Их дыхание легко покидало покрытые испариной форточки и затевало удивительные узоры, когда наступали прозрачные дни.
Всякий запой есть ни что иное, как обращение к смерти.
Всякая головная боль есть ничто иное, как обращение к жизни.
Исповеди, ложь, жалобы, суть неприкаянность, суета тоньше и чище громоздких, до неприличия грубых вопросов, которые ставят перед нами так называемые реалии бытия.
Те, кто с успехом отвечает на подобные вопросы, подчас наслаждаясь их отталкивающим видом, делаются похожими на утварь, при всей надежности и блеске в хороших руках. Они принимают жесткость предмета.
Я бегу от них в сырость.
И не для них мои прозрачные дни.
Мой Седовласый Юноша с васильковыми уже глазами случайно забрел в зоопарк и полчаса стоит, пораженный длиношеести жирафа. Не впервые видит он это диковинное для всякого русского создание.

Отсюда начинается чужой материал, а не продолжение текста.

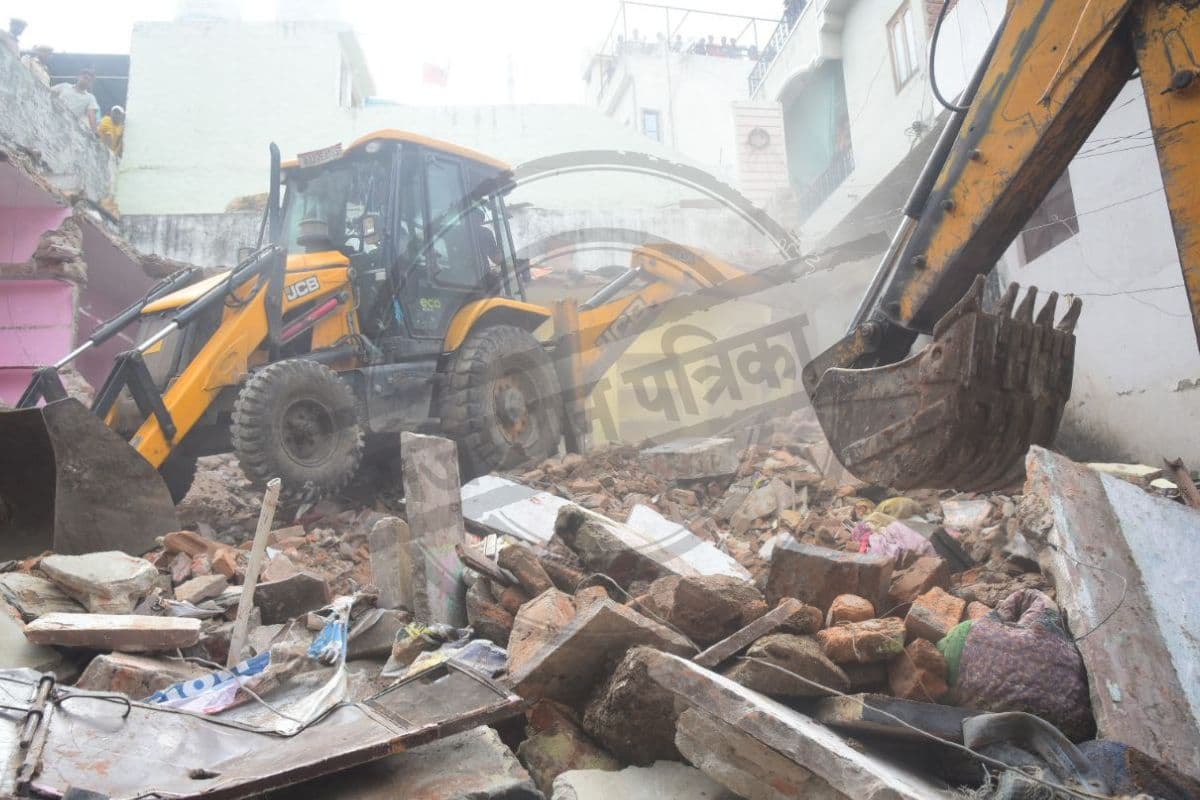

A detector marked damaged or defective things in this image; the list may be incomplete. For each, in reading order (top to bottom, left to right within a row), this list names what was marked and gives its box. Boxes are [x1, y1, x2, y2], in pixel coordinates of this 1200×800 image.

broken concrete block [638, 438, 739, 482]
broken concrete block [398, 434, 463, 628]
broken concrete block [0, 573, 85, 623]
broken concrete block [39, 551, 159, 614]
broken concrete block [24, 618, 201, 652]
broken concrete block [75, 652, 207, 695]
broken concrete block [175, 573, 228, 604]
rusty metal sheet [1, 662, 525, 800]
broken concrete block [253, 568, 328, 623]
broken concrete block [270, 724, 542, 800]
broken concrete block [463, 575, 511, 642]
broken concrete block [496, 542, 556, 597]
broken concrete block [508, 587, 578, 676]
broken concrete block [520, 700, 624, 796]
broken concrete block [508, 599, 696, 705]
broken concrete block [580, 642, 686, 762]
broken concrete block [549, 762, 734, 800]
broken concrete block [638, 573, 768, 647]
broken concrete block [691, 597, 820, 671]
broken concrete block [676, 705, 835, 800]
broken concrete block [715, 633, 849, 695]
broken concrete block [614, 652, 950, 800]
broken concrete block [763, 537, 897, 614]
broken concrete block [825, 592, 873, 628]
broken brick [830, 592, 878, 628]
broken concrete block [811, 618, 902, 666]
broken brick [816, 618, 907, 662]
broken concrete block [883, 556, 945, 606]
broken concrete block [892, 638, 945, 700]
broken brick [892, 638, 945, 700]
broken concrete block [902, 587, 969, 642]
broken brick [907, 587, 964, 642]
broken concrete block [1017, 448, 1200, 772]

Не в этом дело.
А дело в том, что видел он жирафа, вот так вблизи, последний раз, когда был еще шестилетним мальчиком, и отец его был еще жив, и фотографировал его фотоаппаратом «Зоркий», и с тех пор минула целая вечность, а жираф такой же долгий, и так же добр и снисходителен к нему, побродившему по закоулкам, прохудившему такие хорошие башмаки и посадившему жирные пятна на брюки.